4.9 On 6 March 2020, WM indicated to his psychiatrist that he was experiencing insomnia and had previously been prescribed mirtazapine and had been provided with care plans to assist with managing his symptoms, with limited success. He spoke to his psychiatrist about
government conspiracies, and they discussed trialling antipsychotic medications which he declined.
- Events on 2 April 2020 5.1 On 2 April 2020, the Segregation Committee determined that WM’s segregation order should be revoked and that he should be permitted to return to the mainstream prison population.
5.1 On 2 April 2020, as a result of that determination, the Functional Manager of Accommodation, Ms Thompson attended on WM in his cell and informed him of the Committee’s decision to revoke the segregation order.
WM responded with the comment, “That’s good news.” WM then spoke about his concerns relating to COVID 19 and how the Canadian health system and other countries were dealing with the virus. He then indicated to Ms Thompson that he was relieved to be returning to Unit 6.1 within the gaol and Ms Thompson left his cell.

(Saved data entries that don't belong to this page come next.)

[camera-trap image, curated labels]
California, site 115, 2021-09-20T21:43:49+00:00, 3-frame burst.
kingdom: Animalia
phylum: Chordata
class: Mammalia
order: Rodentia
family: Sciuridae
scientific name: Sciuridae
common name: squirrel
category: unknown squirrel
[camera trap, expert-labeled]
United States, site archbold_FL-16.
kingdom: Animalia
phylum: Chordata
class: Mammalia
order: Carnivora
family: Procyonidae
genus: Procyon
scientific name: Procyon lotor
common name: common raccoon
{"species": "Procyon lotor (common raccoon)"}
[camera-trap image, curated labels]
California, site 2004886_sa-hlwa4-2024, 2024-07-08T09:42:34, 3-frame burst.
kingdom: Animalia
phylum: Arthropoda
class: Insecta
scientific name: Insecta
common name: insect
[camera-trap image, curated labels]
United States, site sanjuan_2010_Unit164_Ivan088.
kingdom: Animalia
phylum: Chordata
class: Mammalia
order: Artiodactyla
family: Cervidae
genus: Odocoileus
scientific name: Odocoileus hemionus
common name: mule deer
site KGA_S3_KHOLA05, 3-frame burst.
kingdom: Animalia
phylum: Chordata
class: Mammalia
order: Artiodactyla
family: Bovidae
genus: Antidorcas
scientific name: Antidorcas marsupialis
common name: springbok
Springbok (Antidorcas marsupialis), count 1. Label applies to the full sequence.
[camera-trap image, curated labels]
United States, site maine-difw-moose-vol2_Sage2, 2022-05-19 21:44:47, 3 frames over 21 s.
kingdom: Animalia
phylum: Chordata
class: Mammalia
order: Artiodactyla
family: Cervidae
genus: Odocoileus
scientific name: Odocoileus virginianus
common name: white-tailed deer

5.2 Ms Thompson then spoke with the Acting Senior Correctives Officer from Unit 6 and arrangements were made for a dual occupancy cell to be converted to a single occupancy cell to house WM for his transfer the following day.
5.3 At 3.34pm on 2 April 2020, WM made a call on the intercom system, requesting that he be allowed to speak to the “three striper” that he had spoke to earlier in the day. It is assumed that he was referring to Ms Thompson. WM stated that he wished to speak about being taken out of segregation and “sending me back to six, that doesn’t solve my problem.” Ms Thompson was not advised of this conversation, however she opined that he was referring to his “dislike of Unit 6.2 within Lithgow Correctional Centre, a centre that in WM’s opinion housed inmates that he did not find as hospitable as those in Unit 6.1. This was the last use of the intercom by
WM.
5.4 At 7.05pm on 2 April 2020, a registered nurse, Ms Taylor entered WM’s cell, together with First Class Correctional Officer PH. (Peter Hardie). At this time, WM was administered his usual daily dosages of Mirtazapine, Metoprolol, Carbamazepine and Lercardipine. WM did not say much during this visit and did not refer to any desire to self-harm.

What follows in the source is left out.